Le Tribunal administratif de Montreuil a rejeté la requête de M. A... qui contestait une contrainte émise par France Travail pour le recouvrement d’un indu d’allocation de solidarité spécifique de 4 600,07 euros et demandait la remise gracieuse de cette dette. Le juge a constaté que, conformément à l’article L. 5426-8-3 du code du travail, une telle demande ne peut être portée devant le juge qu’après que le directeur de France Travail s’est prononcé. M. A... n’ayant pas justifié avoir préalablement saisi l’organisme d’une demande de remise gracieuse, malgré une invitation à régulariser, sa requête a été jugée manifestement irrecevable sur le fondement de l’article R. 222-1 du code de justice administrative.
Texte intégral
Vu la procédure suivante :
Par une requête enregistrée le 5 août 2025, M. B... A... forme opposition à la contrainte émise à son encontre le 18 juin 2025 par France Travail Ile-de-France pour le recouvrement d’une somme de 4 600,07 euros correspondant à un indu d’allocation de solidarité spécifique, en demandant la remise gracieuse de cette dette.
Vu les autres pièces du dossier.
Vu :
le code du travail ;
le code de justice administrative.
Considérant ce qui suit :
Aux termes de l'article R. 222-1 du code de justice administrative : « (…) les présidents de formation de jugement des tribunaux (…) peuvent, par ordonnance : (…) 4° Rejeter les requêtes manifestement irrecevables, lorsque la juridiction n'est pas tenue d'inviter leur auteur à les régulariser ou qu'elles n'ont pas été régularisées à l'expiration du délai imparti par une demande en ce sens ; (…) ».

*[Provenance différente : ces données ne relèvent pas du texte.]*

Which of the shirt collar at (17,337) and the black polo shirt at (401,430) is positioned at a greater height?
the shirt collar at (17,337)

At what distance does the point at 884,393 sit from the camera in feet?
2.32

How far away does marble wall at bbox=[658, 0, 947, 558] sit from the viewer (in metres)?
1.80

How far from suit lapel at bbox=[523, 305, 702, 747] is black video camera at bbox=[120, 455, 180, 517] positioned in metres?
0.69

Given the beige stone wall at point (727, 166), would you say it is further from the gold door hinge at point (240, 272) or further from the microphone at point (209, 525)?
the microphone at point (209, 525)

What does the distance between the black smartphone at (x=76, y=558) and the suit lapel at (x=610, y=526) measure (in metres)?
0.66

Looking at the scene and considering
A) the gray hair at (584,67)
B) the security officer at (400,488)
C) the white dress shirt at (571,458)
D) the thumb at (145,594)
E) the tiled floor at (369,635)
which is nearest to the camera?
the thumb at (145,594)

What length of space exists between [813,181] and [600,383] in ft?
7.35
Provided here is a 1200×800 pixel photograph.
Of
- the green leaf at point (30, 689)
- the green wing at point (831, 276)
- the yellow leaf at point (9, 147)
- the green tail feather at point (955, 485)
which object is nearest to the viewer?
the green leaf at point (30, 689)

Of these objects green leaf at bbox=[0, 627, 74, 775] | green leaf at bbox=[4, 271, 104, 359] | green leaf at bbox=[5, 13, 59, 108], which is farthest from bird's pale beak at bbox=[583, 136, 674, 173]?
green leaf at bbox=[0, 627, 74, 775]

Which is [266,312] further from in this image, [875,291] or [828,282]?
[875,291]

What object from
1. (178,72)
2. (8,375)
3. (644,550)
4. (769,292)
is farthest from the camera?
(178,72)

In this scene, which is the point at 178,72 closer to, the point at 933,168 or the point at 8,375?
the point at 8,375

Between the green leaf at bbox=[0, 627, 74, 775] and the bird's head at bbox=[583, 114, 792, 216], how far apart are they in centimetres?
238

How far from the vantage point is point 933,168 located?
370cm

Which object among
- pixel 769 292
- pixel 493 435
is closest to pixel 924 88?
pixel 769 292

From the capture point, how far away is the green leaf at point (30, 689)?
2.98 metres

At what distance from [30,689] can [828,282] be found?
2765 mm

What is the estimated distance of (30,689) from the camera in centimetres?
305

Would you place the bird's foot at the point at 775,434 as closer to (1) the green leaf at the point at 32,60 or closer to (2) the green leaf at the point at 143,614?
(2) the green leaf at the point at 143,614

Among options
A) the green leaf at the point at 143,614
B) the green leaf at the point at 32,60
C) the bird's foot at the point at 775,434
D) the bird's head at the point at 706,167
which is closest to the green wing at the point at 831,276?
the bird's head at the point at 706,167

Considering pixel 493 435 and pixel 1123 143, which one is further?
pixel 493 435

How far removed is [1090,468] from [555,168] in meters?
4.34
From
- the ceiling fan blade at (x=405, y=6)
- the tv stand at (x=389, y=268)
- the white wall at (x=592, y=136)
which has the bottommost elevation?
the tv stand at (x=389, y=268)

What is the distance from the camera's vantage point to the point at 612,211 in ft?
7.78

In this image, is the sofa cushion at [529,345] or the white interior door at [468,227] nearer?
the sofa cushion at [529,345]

Aux termes de l’article L. 5426-8-3 du code du travail : « L'opérateur France Travail est autorisé à différer ou à abandonner la mise en recouvrement des allocations, aides, ainsi que de toute autre prestation indûment versées pour son propre compte, pour le compte de l'Etat ou des employeurs mentionnés à l'article L. 5424-1 ».
Il résulte de ces dernières dispositions que le juge administratif ne peut être saisi d’une demande de remise gracieuse d’une dette d’allocation ou d’aide servie par France Travail qu’après que le directeur de cet organisme se soit prononcé sur une telle demande.
Par un courrier n° 2C04053321013 du 7 août 2025 qui lui a été remis en main propre au bureau le 11 août suivant, M. A... en a été a été invité à produire, avant le 10 septembre 2025, la preuve de ce qu’il avait sollicité une remise gracieuse de sa dette d'allocation de solidarité spécifique auprès de France Travail, ainsi que la décision éventuellement rendue par cet opérateur. Ce courrier l’informe également qu’à défaut, sa requête, qui ne tend qu’à la remise de cette dette, pourrait être rejetée comme irrecevable par ordonnance, en application de l'article R. 222-1 du code de justice administrative. Aucune régularisation n’étant parvenue au tribunal dans le délai imparti, ni ultérieurement, la requête de M. A... doit être rejetée comme irrecevable.
ORDONNE :
Article 1er : La requête de M. A... est rejetée.
Article 2 : La présente ordonnance sera notifiée à M. B... A... et à France Travail Ile-de-France.
Fait à Montreuil, le 14 octobre 2025.
Le président de la 5e chambre,
J.-F. Baffray
La République mande et ordonne au ministre du travail et des solidarités en ce qui le concerne ou à tous commissaires de justice à ce requis en ce qui concerne les voies de droit commun contre les parties privées, de pourvoir à l’exécution de la présente décision.